Rock type (location, *=Bulgaria) Age (Ma) Method Reference
    Rb-Sr  
Pegmatoid (Thassos) 51.4 ± 0.8 white mica [Wawrzenitz & Krohe, 1998]
Pegmatoid (Thassos) 51.3 ± 0.7 white mica [Wawrzenitz & Krohe, 1998]
Pegmatoid (Thassos) 51.2 ± 0.5 white mica [Wawrzenitz & Krohe, 1998]
Pegmatoid (Thassos) 40.3 ± 0.4 biotite [Wawrzenitz & Krohe, 1998]
Pegmatoid (Thassos) 39.0 ± 0.4 biotite [Wawrzenitz & Krohe, 1998]
Orthogneiss (Kechros) 37.2 ± 0.3 white mica [Wawrzenitz & Mposkos, 1997]
Various gneiss (Thassos) 27.4 to 12 many micas [Wawrzenitz & Krohe, 1998]
Paragneiss (Pangaion) 22.6 ± 0.7 muscovite [Del Moro et al., 1990]
Paragneiss (Pangaion) 22.3 ± 0.7 muscovite [Del Moro et al., 1990]

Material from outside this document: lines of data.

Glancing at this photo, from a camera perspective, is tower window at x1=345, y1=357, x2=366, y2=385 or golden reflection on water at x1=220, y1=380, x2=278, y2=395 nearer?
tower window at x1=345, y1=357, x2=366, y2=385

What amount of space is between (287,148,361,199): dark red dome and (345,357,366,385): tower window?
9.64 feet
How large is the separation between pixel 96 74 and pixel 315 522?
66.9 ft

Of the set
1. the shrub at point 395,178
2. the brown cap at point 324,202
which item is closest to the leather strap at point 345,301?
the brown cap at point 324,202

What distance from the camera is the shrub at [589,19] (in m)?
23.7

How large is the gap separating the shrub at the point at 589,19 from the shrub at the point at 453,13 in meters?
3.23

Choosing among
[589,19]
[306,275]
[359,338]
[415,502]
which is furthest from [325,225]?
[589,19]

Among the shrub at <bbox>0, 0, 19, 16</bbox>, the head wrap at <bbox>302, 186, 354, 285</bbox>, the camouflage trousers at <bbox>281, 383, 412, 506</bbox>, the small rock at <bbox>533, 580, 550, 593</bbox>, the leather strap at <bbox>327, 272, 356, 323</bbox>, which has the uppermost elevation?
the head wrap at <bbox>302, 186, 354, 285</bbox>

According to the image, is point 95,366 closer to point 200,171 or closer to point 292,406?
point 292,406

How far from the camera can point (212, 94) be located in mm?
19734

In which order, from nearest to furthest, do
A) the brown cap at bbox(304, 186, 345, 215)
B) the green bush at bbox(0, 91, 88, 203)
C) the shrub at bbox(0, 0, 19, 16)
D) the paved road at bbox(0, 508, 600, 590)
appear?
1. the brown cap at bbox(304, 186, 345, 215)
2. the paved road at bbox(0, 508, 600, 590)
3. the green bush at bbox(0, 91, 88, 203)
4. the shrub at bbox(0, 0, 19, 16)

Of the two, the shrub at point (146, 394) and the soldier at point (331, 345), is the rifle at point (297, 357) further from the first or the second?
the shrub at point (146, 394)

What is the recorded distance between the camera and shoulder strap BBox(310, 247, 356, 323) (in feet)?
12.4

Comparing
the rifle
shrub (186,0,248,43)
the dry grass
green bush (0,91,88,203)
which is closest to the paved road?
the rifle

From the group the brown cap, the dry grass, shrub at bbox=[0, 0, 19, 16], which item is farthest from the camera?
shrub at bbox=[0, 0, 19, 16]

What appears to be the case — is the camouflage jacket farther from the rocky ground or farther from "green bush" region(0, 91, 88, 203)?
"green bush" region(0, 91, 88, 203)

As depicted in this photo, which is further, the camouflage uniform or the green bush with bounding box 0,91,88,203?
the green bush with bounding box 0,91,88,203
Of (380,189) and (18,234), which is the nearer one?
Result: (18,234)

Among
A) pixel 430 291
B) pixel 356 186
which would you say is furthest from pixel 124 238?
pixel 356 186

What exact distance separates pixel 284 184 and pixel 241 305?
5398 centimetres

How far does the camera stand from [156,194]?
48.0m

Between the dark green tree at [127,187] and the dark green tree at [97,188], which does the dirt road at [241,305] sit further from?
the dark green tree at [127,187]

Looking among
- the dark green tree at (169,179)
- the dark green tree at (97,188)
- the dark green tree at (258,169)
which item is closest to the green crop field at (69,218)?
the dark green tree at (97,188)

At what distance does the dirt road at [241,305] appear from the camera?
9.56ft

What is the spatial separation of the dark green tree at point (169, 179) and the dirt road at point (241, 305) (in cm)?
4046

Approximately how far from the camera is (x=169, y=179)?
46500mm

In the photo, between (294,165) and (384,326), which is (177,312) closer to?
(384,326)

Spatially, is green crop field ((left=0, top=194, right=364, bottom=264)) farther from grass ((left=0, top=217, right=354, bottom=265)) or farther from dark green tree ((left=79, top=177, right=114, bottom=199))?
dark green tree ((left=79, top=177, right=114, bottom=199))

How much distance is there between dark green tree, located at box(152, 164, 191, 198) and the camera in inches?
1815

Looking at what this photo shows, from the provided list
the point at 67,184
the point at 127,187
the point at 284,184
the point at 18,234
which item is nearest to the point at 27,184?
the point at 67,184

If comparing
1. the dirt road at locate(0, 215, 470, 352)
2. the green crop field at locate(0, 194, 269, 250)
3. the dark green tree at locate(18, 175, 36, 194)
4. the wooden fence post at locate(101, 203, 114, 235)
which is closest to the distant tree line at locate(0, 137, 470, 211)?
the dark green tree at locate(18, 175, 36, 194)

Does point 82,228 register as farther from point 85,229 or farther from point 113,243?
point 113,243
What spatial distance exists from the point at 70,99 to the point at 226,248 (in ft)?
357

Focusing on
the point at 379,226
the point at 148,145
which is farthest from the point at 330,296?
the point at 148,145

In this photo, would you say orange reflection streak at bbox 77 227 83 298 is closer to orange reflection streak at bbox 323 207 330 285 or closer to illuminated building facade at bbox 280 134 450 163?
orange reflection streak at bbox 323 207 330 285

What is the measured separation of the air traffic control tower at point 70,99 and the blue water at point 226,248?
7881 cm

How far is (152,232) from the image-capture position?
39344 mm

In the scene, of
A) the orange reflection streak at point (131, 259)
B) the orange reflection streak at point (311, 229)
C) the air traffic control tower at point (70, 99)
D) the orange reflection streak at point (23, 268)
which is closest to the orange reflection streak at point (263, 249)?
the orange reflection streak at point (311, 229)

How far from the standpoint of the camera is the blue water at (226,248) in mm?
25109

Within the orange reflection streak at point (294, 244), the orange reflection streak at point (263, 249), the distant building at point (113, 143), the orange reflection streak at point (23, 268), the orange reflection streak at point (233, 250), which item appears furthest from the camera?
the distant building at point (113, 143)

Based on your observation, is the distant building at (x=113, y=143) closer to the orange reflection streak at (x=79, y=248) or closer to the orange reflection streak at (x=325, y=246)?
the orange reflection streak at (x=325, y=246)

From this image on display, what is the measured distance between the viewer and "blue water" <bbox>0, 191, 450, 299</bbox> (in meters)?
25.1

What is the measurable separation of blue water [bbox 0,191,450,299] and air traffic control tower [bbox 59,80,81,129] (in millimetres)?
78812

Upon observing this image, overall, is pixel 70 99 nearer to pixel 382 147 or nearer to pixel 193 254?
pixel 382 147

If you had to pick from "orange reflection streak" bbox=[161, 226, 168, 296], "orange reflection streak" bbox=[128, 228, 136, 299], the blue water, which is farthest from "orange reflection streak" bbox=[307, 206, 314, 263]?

Paragneiss (Pangaion) 18.3 ± 0.6 muscovite [Del Moro et al., 1990]
Paragneiss (Pangaion) 12.6 ± 0.4 biotite [Del Moro et al., 1990]
Paragneiss (Pangaion) 12.2 ± 0.4 biotite [Del Moro et al., 1990]
    40Ar/39Ar  
Orthogneisses (several places) 42-19 white micas [Lips et al., 2000]
Gneiss (Kato Nevrokopi) 34.0 ± 0.3 muscovite [Moriceau, 2000]
Gneiss (Kato Nevrokopi) 30.9 ± 0.4 biotite [Moriceau, 2000]
Granodiorite (Kavala) 15/11/11 biotite-K-feldspar [Dinter et al., 1995]
    Fission-track  
Various rocks (Thassos, Kavala) < 10 apatite [Hejl et al., 1998]
Gneiss+schists (Drama, Serres) 11.8 to 17.8 apatite [Hejl et al., 1998]

Metamorphism

Metamorphic ages mostly obtained from micas refer to a set of cooling ages between ca. 50 and <15 Ma for temperatures higher than ca 250°C (Table 6). These ages, similar to those reported for the Intermediate Units (Table 4), are unevenly distributed and thus refer to a regional thermal system that affected all tectonic units, disregarding tectonic contacts. Youngest ages centered on the Pangaion denote the influence of the Strymon Detachment.